Gray and I first met when I interviewed him for a story on South Carolina music makers some five years ago. When I began to see him at one of my local haunts, the Dead Dog Saloon in Murrells Inlet, we were reacquainted and became friends. He’d seen me and my bandmates performing his songs live on several occasions and knew I was a bona fide fan. The thrill of playing iconic MTB songs for the man who helped make them so is still a thrill, akin to performing “Blackbird” with Paul McCartney listening in. When the text came through that he’d like me to sit in with his band, I was floored, honored and nervous.
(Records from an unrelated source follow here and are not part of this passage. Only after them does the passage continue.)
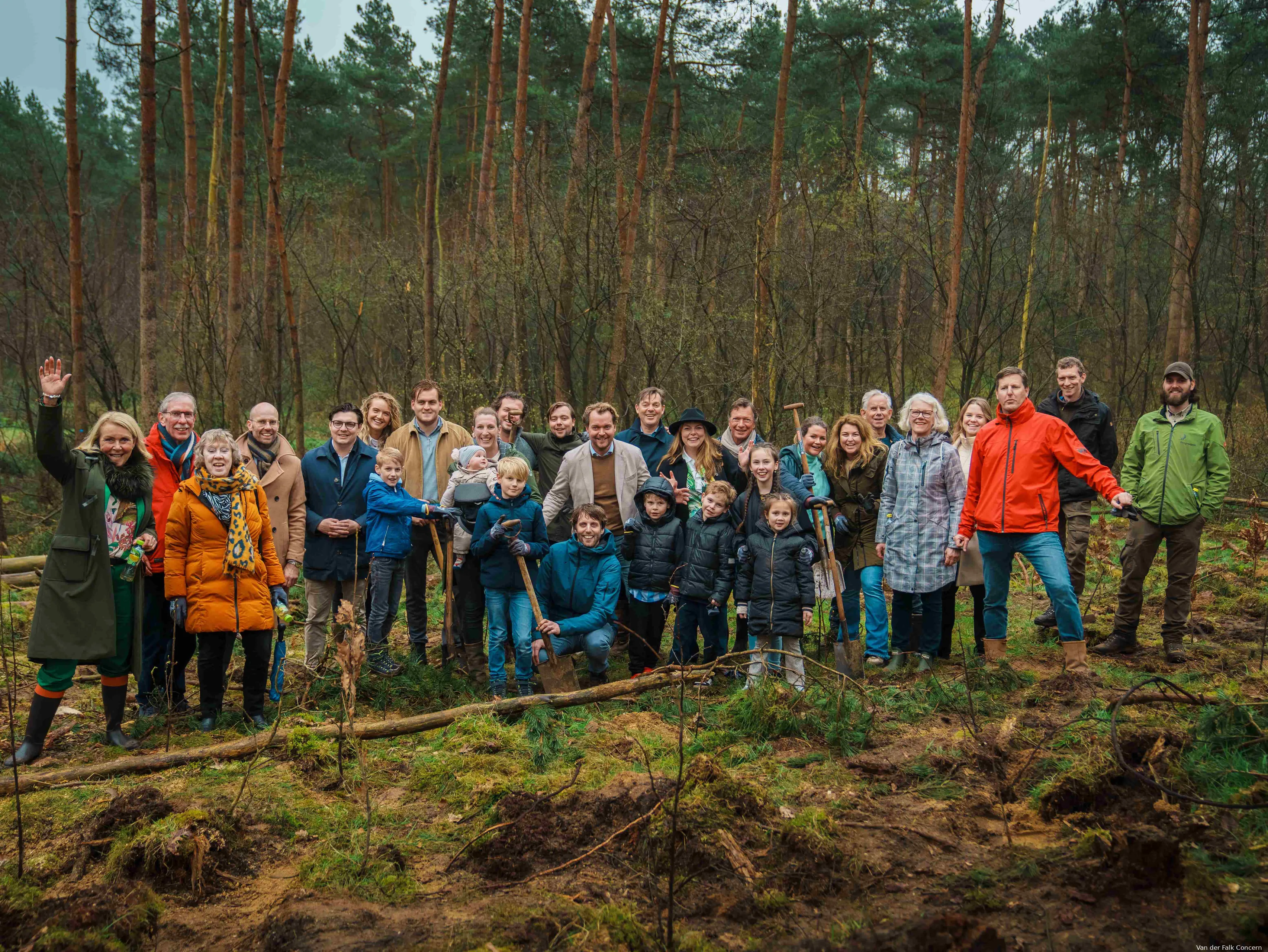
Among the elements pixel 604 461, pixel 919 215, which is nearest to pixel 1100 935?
pixel 604 461

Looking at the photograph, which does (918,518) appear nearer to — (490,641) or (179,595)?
(490,641)

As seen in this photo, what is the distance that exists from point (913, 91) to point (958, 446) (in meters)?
17.4

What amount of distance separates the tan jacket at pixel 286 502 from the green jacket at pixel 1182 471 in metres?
5.65

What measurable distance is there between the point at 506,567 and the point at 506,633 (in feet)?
1.53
Like so many rock ’n’ roll outfits, the MTB has suffered more than its fair share of tragedy. Co-founder and bassist Tommy Caldwell died in an automobile accident in 1980. His brother, Toy, the primary songwriter for the MTB and its brilliant lead guitarist, died in his sleep after a brief respiratory illness in 1993, while at home in Moore, S.C. George McCorkle, rhythm guitarist and co-writer of many of the band’s biggest hits, lived in Conway for a short time and died in 2007 in Nashville of complications from cancer. The 2019 MTB tour is called “Through hell and high water,” and for good reason. The current lineup of fine musicians carries on the legacy of the MTB with front man and larger-than-life personality Gray keeping the band moving forward.
With this history well known to me and the countless millions of MTB fans, too, I prepared for the day when my name would be called to join its ranks. How do you rehearse a song you’ve been singing and playing for nearly 45 years? You don’t; you just pray you don’t mess it up and that you show the song and band the respect it deserves.
When the day came, I dusted off my cowboy hat, found my western shirt, tuned my guitar and met Gray and the band backstage an hour before show time. No sound check, no rehearsals with the band, just the stage direction “stay close by and I’ll call you up, bubba.” Toward the end of the show Gray waved to me, I plugged in and away we went. The nearly 1,800 in attendance knew every word and sang right along. “Gonna take a freight train, down at the station Lord, I don’t care where it goes….”
As I knew he would be, Gray was gracious, always smiling, and made me feel like a member of the MTB, even if just for a few minutes. The band was professional, friendly and accommodating even with a stranger in their midst. Still high from the experience, I often think about the few minutes I shared the stage with them. Am I livin’ the dream? You bet.